#### PAGE EXTRACT:
##############################

Friday, October 16, 2020

Six Questions for Gauraa Shekhar and Elliot Alpern, Founding Editors, No Contact Mag

No Contact Mag publishes bi-weekly issues of fiction, CNF, poetry, and everything in between, up to 1000 words. "Contributors strive to write today’s strange new experiences, and put their inside voices on the page — at a careful distance, of course." Read the complete guidelines here.

SQF: Why did you start this magazine?

No Contact Mag: Well, the short answer is that we were both Columbia MFA writers who had seen their classes suddenly morph into Zoominars one day, and we also happened to share the same quarantine space (we are married, so perhaps this isn’t random chance). And as we cast lines out to our friends and peers in isolation, we realized that so many of us were just sitting on our thumbs, waiting for the next step to open up. All this artistic energy just, percolating, with so few reliable places to spill out. We began reaching out, collecting work — and even then, it was selfish to some degree. We were giving ourselves an outlet, too. And it’s expanded rapidly from there! 

SQF: What are the top three things you look for in a submission and why?

NCM: 1. Ingenuity of context; 2. Strong control of detail; 3. Sense of play

Maybe this is all the same one thing, in a way. We want to read a piece and say, “I’ve never seen a version of this piece before.” Of course, we’re not asking contributors to re-invent modern writing. We just mean, we want some sense that this could only have come from that writer, in that moment, and we have no chance of predicting its entire shape — even what it looks, sounds, smells like, the rhythm of its telling, until the moment it’s told to us. And then the sense that the writer knows why they’ve made those decisions, too. That’s important.

##############################

#### SOURCE DATA:
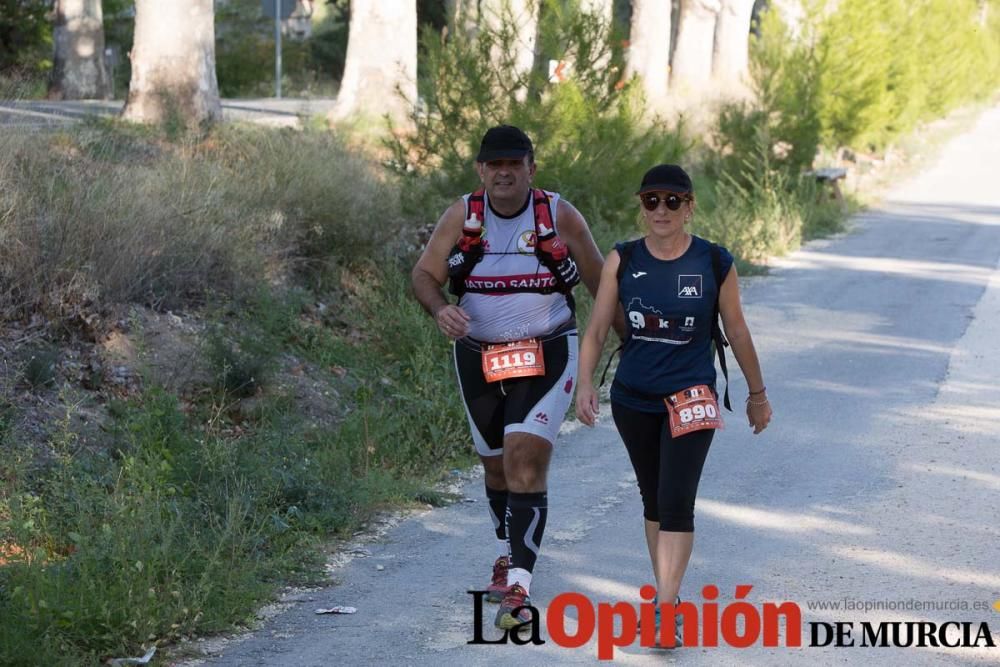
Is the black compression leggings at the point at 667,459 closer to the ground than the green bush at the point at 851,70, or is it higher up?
closer to the ground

##############################

#### PROBLEM STATEMENT:
Reproduce the magazine interview from "No Contact Mag: Well, the" through "submission and why?", inclusive, substituting "video seminars" for "Zoominars".

#### RESPONSE BOX:
No Contact Mag: Well, the short answer is that we were both Columbia MFA writers who had seen their classes suddenly morph into video seminars one day, and we also happened to share the same quarantine space (we are married, so perhaps this isn’t random chance). And as we cast lines out to our friends and peers in isolation, we realized that so many of us were just sitting on our thumbs, waiting for the next step to open up. All this artistic energy just, percolating, with so few reliable places to spill out. We began reaching out, collecting work — and even then, it was selfish to some degree. We were giving ourselves an outlet, too. And it’s expanded rapidly from there! 

SQF: What are the top three things you look for in a submission and why?